Con questa legge, «la Svizzera ha voluto colmare un vuoto giuridico», dice Rocco Bianchi, giornalista politico del Corriere del Ticino: la Lex-Duvalier rovescia, infatti, l’onere della prova, attribuendo, all’ex-dittatore (o ai suoi eredi), il dovere di provare la provenienza non illecita del denaro precedentemente depositato in una banca svizzera. Si introduce, quindi, la presunzione dell’illecita provenienza di tali depositi o beni, favorendo così la procedura giudiziaria di restituzione.

 

Prima della Lex-Duvalier, l’onere di provare l’eventuale illegalità dei depositi incombeva sugli stati defraudati, che incontravano non poche difficoltà nel raccogliere mezzi di prova. Infatti, nei casi in cui si è assistito alla richiesta di restituzione degli averi illegalmente acquisiti, si è dovuta chiedere la collaborazione elvetica. È il caso della Nigeria, che ha recuperato i fondi svizzeri (500 milioni di euro) dell’ex dittatore Sani Abacha, grazie soprattutto all’assistenza giuridica della Confederazione che, oltre al blocco dei fondi, operato per un periodo limitato, ha aiutato Abuja a reperire le prove.

 

L’assistenza di Berna non garantiva, però, l’esito del processo.

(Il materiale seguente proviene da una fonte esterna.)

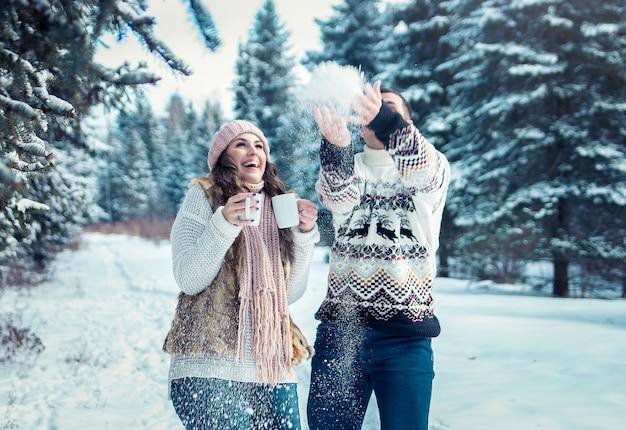 Casal jogando neve na floresta de inverno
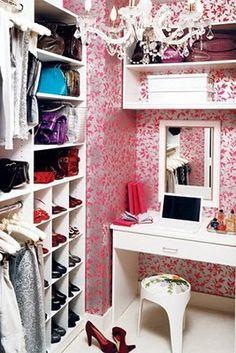 Walk-in closet...super cute wallpaper & chandelier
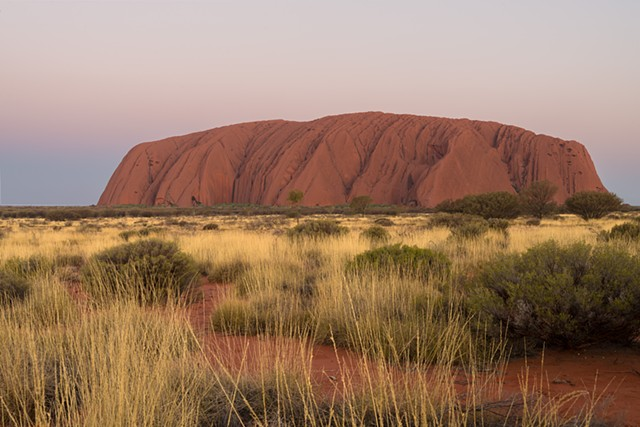 Uluru at Sunset Goes Through a Range of Colours as the Sun Sets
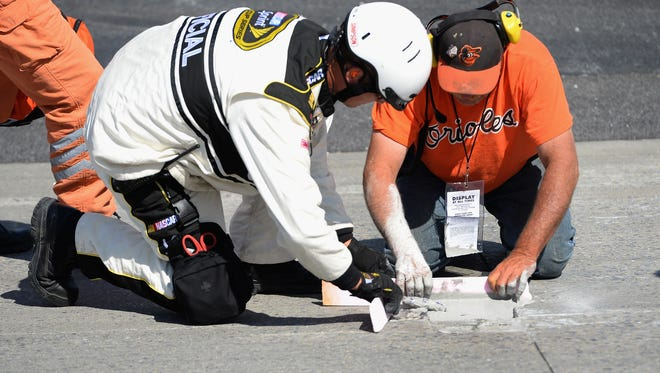 Workers patch a hole in the track at Dover International Speedway going into Turn  during Sunday's FedEx 400 Benefiting Autism Speaks.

Il 2 febbraio scorso, il Tribunale Federale svizzero ha stabilito che, in ragione della prescrizione del presunto reato di appropriazione indebita del denaro pubblico, era impossibile restituire alla popolazione haitiana, nel quadro della cooperazione giuridica tra Svizzera e Haiti, gli averi dell’ex-dittatore Duvalier. Ed è proprio per impedire che tali fondi siano restituiti alla famiglia Duvalier – come era successo per i fondi di Mobutu Sese Seko ex-dittatore della Repubblica Democratica del Congo, – che il governo svizzero ha colto l’occasione per fare approvare urgentemente la riforma.

 

La “Lex-Duvalier” non prevede il risarcimento a persone singole, privilegiando che i soldi restituiti vadano a beneficio della popolazione del paese “derubato”. Infatti, è previsto che in caso di restituzione, i fondi siano utilizzati nei progetti di aiuto allo sviluppo in favore dello stato di provenienza.

 

Il recupero di questi fondi è di estrema importanza, soprattutto nel quadro della promozione del buon governo nei paesi poveri che, secondo la Banca Mondiale, perdono ogni anno tra i 20 e i 40 miliardi di dollari, sottratti in modo illecito da dirigenti corrotti, che usano banche straniere per depositare il loro bottino. La Svizzera ha fatto il suo passo, ma molto rimane ancora da fare, visto che i dittatori hanno ancora molti paradisi fiscali dove versare il denaro pubblico rubato.